### Directive
Rewrite the records below with every "person in dark coat" replaced by "person in black coat". Leave all other text as it is.

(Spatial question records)
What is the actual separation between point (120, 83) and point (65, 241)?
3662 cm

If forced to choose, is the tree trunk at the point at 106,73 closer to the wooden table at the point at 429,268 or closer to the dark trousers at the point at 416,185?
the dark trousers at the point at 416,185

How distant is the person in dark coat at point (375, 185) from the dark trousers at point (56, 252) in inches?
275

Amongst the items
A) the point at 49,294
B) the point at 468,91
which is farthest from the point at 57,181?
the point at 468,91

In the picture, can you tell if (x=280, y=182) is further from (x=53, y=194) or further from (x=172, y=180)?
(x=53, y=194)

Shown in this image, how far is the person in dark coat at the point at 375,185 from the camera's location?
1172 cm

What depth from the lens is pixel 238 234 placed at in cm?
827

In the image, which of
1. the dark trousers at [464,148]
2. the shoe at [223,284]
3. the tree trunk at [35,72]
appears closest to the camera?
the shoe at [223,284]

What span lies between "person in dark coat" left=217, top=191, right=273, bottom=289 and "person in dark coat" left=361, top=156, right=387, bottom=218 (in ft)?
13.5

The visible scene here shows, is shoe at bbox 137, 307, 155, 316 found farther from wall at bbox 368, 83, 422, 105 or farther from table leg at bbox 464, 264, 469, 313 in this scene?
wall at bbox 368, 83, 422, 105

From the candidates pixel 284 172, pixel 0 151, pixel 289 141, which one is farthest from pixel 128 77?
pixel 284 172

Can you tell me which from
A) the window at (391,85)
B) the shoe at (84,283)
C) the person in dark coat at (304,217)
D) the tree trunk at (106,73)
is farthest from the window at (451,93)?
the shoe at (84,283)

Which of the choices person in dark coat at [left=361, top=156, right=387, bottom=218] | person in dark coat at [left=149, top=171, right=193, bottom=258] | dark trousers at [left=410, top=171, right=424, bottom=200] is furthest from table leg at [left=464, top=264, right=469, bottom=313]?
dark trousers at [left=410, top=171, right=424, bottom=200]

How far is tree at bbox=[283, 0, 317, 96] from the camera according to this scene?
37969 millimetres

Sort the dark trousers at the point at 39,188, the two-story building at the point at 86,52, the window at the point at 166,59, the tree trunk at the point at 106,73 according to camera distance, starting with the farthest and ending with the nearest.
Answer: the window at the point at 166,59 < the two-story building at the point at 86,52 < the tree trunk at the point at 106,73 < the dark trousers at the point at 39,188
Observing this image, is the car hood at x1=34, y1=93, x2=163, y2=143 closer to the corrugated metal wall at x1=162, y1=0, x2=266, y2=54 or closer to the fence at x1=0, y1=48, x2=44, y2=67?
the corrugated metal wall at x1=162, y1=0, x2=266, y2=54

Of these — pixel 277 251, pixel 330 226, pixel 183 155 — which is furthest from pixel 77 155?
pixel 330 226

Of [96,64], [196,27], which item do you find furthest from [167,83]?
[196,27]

### Finished exercise
What is the actual separation between point (120, 83) and point (65, 241)?
3662 cm

If forced to choose, is the tree trunk at the point at 106,73 closer to the wooden table at the point at 429,268 or closer to the dark trousers at the point at 416,185?
the dark trousers at the point at 416,185

How distant is the person in black coat at point (375, 185) from the dark trousers at point (56, 252) in inches?
275

Amongst the items
A) the point at 49,294
B) the point at 468,91
which is farthest from the point at 57,181?
the point at 468,91

In the picture, can you tell if (x=280, y=182) is further from (x=53, y=194) or further from (x=172, y=180)?
(x=53, y=194)

Shown in this image, how far is the person in black coat at the point at 375,185 from the camera's location?
1172 cm

What depth from the lens is pixel 238 234 placed at in cm?
827

In the image, which of
1. the dark trousers at [464,148]
2. the shoe at [223,284]
3. the tree trunk at [35,72]
appears closest to the camera?
the shoe at [223,284]

What span lies between "person in black coat" left=217, top=191, right=273, bottom=289 and "person in black coat" left=361, top=156, right=387, bottom=218 (in ft)?
13.5

The visible scene here shows, is shoe at bbox 137, 307, 155, 316 found farther from wall at bbox 368, 83, 422, 105 or farther from table leg at bbox 464, 264, 469, 313 in this scene?
wall at bbox 368, 83, 422, 105

From the candidates pixel 284 172, pixel 0 151, pixel 289 141, which one is farthest from pixel 128 77?
pixel 284 172

Can you tell me which from
A) the window at (391,85)
B) the shoe at (84,283)
C) the person in black coat at (304,217)
D) the tree trunk at (106,73)
is farthest from the window at (451,93)?
the shoe at (84,283)

Which of the choices person in black coat at [left=361, top=156, right=387, bottom=218] | person in black coat at [left=149, top=171, right=193, bottom=258] | dark trousers at [left=410, top=171, right=424, bottom=200] is furthest from table leg at [left=464, top=264, right=469, bottom=313]?
dark trousers at [left=410, top=171, right=424, bottom=200]

How far is tree at bbox=[283, 0, 317, 96] from the camera according to this scene?
37969 millimetres

Sort the dark trousers at the point at 39,188, the two-story building at the point at 86,52, the window at the point at 166,59, the tree trunk at the point at 106,73 according to camera distance, starting with the farthest and ending with the nearest.
Answer: the window at the point at 166,59 < the two-story building at the point at 86,52 < the tree trunk at the point at 106,73 < the dark trousers at the point at 39,188
Observing this image, is the car hood at x1=34, y1=93, x2=163, y2=143 closer to the corrugated metal wall at x1=162, y1=0, x2=266, y2=54 or closer to the fence at x1=0, y1=48, x2=44, y2=67?
the corrugated metal wall at x1=162, y1=0, x2=266, y2=54

Of these — pixel 277 251, pixel 330 226, pixel 183 155 — which is furthest from pixel 77 155?
pixel 330 226

Of [96,64], [196,27], which item do you find furthest from [167,83]?
[196,27]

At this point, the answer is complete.